Literasi, Do it More,,,!!! (Appetizer Essay-1)



Literasi, Do it More,,,!!!
(By: Aneu Fujie Lestarie)
            Bangsa Indonesia mempunyai masalah yang sangat besar yaitu rendahnya budaya literasi di negara kita.  Rendahnya literasi di Indonesia ini membuat Indonesia jatuh dan mudah diperdaya oleh negara lain.  Sebenarnya masyarakat di Indonesia itu bukan tidak mampu untuk menulis dan membaca, akan tetapi mereka tidak mau untuk membudayakan literasi tersebut.  Padahal, berliterasi itu dapat mengasah otak kita agar lebih berwawasan luas.
            Berdasarkan data UNESCO, tingkat literasi di Indonesia termasuk tertinggi di Asia Pasifik dalam rentang tahun 1990-2015.  Presentasenya bahkan bersaing dengan China-superpower Asia yang merangsek naik di kancah perekonomian global.  Namun, indeks pembangunan pendidikan UNESCO menyatakan bahwa negara Indonesia berada di urutan 69 dari 127 negara, yakni hanya satu diantara seribu yang berminat untuk membaca dan menulis.
            Banyak mahasiswa di Indonesia yang tidak suka membaca.  Mereka lebih suka hal-hal yang instan untuk memenuhi kebutuhan kuliahnya.  Padahal membaca sangatlah penting bagi mereka.  Dengan membaca maka akan menambah ilmu pengetahuan baru, berwawasan luas dan mengasah otak untuk lebih berpikir kritis.  Dengan membaca juga dapat membantu penyelesaian tugas-tugas dalam menulis karya ilmiah, esai dan sebagainya.  Namun, mereka hanya melibatkan media internet untuk mencari bahan materi dan langsung mengcopy-paste tanpa dibaca terlebih dahulu.  Hal itu disebabkan karena kebanyakan dari mahasiswa beranggapan bahwa membaca dan menulis itu hal yang melelahkan dan sangat menyita waktu mereka untuk melakukan kegiatan yang lain.
            Mahasiswa harus dilatih membaca dan menulis dalam tugas-tugas ilmiahnya agar mereka menjadikan hal itu hobi baru mereka sehingga Indonesia dapat meluncurkan sarjana-sarjana yang berintelektual tinggi dan mempunyai tingkat literasi yang tinggi juga.  Maka, ketika lulusan Perguruan Tinggi di Indonesia banyak yang berliterasi tinggi, Indonesia pun tidak akan menjadi peringkat terbawah dalam urutan negara-negara yang tingkat literasinya sangat tinggi.

DATA YANG DIBERIKAN -
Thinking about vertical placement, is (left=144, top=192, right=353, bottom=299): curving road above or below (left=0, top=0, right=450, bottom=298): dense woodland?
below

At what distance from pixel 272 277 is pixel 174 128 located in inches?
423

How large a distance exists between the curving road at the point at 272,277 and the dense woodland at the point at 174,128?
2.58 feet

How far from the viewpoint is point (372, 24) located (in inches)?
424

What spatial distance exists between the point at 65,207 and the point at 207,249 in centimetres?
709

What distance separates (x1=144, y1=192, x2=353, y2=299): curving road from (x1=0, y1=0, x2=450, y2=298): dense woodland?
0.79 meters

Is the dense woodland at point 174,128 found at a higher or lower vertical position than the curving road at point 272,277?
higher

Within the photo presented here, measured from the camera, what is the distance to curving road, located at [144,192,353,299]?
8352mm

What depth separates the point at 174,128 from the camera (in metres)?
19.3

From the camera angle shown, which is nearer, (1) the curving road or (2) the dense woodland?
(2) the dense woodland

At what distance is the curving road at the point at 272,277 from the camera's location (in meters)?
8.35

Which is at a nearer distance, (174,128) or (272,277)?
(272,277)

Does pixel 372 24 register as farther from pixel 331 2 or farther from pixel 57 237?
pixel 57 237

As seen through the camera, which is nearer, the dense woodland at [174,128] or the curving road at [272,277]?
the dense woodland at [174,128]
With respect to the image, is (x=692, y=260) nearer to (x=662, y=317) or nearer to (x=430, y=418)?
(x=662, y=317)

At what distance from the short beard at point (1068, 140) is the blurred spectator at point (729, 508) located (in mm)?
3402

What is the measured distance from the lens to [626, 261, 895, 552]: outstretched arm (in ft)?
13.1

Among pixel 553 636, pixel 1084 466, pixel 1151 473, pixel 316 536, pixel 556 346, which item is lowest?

DAFTAR TUGAS -
**A)** Sebutkan semua manfaat membaca yang tercantum dalam kalimat berawalan "Dengan membaca maka akan" pada esai tentang literasi.
**B)** Ulangi tanpa perubahan bagian esai tentang literasi yang dimulai dengan "Bangsa Indonesia mempunyai" dan berlanjut sampai "lebih berwawasan luas.".
Baris-baris data yang ada tidak berperan apa pun dalam pengerjaan ini.

JAWABAN TIAP TUGAS -
**A)**
- Menambah ilmu pengetahuan baru
- Berwawasan luas
- Mengasah otak untuk lebih berpikir kritis

**B)**
Bangsa Indonesia mempunyai masalah yang sangat besar yaitu rendahnya budaya literasi di negara kita.  Rendahnya literasi di Indonesia ini membuat Indonesia jatuh dan mudah diperdaya oleh negara lain.  Sebenarnya masyarakat di Indonesia itu bukan tidak mampu untuk menulis dan membaca, akan tetapi mereka tidak mau untuk membudayakan literasi tersebut.  Padahal, berliterasi itu dapat mengasah otak kita agar lebih berwawasan luas.